Look, I'm not even going to start this post with a snarky comment justifying why I'm taking on a cheesy subject.
I've been thinking about love a lot lately. And by "lately," I mean over the last several years. I had a lot of time to deconstruct BE's and my relationship. It's entirely possible he and I weren't even having the same relationship. That's not unusual, I think, in people's relationships.
Problems between BE and I were going on well before I kicked him out. I talked to my parents a lot about it, because we talk about stuff like that and there were also practical considerations involved in the possibility of ending the relationship. We needed to brainstorm, especially after LE was born. One time my mom asked me if I was still in love with BE.
The length of my hesitation before answering was probably the real answer. I was thinking about a lot of stuff at once. I answered something like that I didn't dislike him and I knew we were still okay in a way because I still liked how he smelled.
Because part of love is that, isn't it? Liking a lot how someone smells. It's maybe more on the biological or hormonal side of things, but it's still part of it. I also didn't specifically wish any ill upon BE. That was a kind of love too, feeling loyal to someone.

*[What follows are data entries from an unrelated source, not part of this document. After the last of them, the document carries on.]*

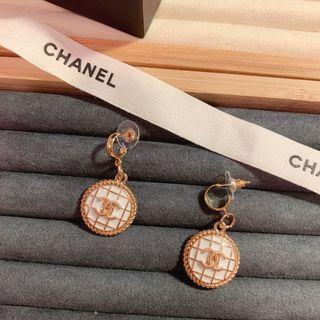 Chanel 白色耳環耳針 改製商品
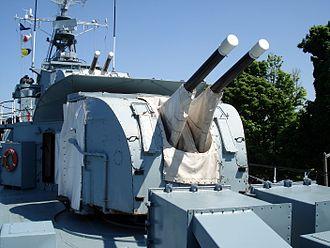 Tribal-class destroyer (1936) - Twin QF 4-inch Mk XVI naval guns of HMCS Haida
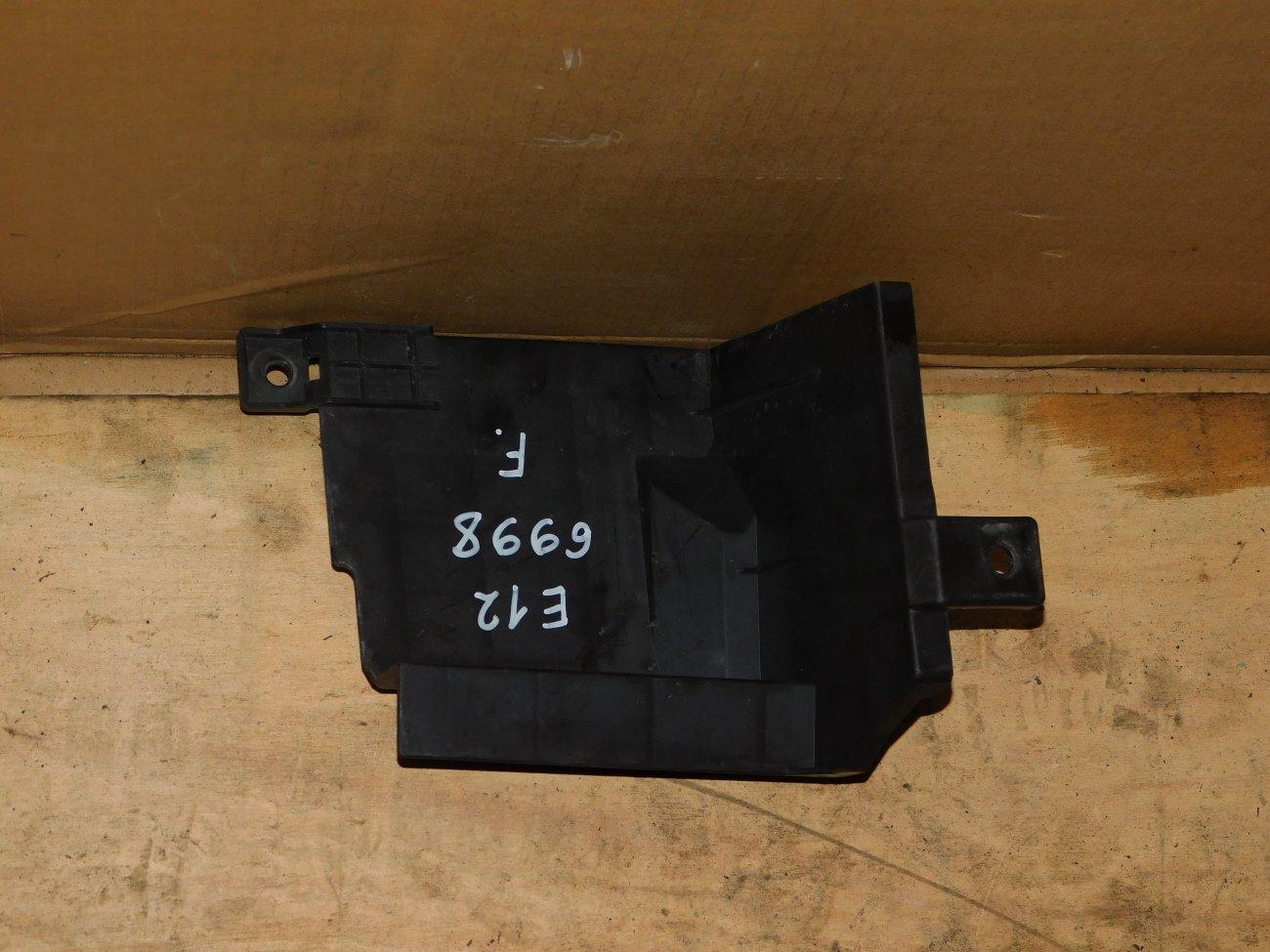 Защита радиатора Nissan Note E12 HR12DE передняя (б/у)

It's not enough, but it's not nothing.
My mom and dad were also struggling at that time, as people do when confronted with massive life changes. If they were questioning whether or not they were in love with each other, they were keeping it from us. But I bet if you asked either one of them, even after the worst fight, whether they were in love with the other, I bet neither of them would have hesitated for a second.
And my parents aren't the sort of people who give knee-jerk answers with the thing they think we want to hear.
Love and in love and biology and hormones. All of this has been gone over so much in the course of human history that there's hardly any reason to go over it here. People really do like thinking about love a lot and finding extraordinary and mundane ways of expressing it. It's one of the good things about people, good enough that they can be forgiven for all the awful poetry and music.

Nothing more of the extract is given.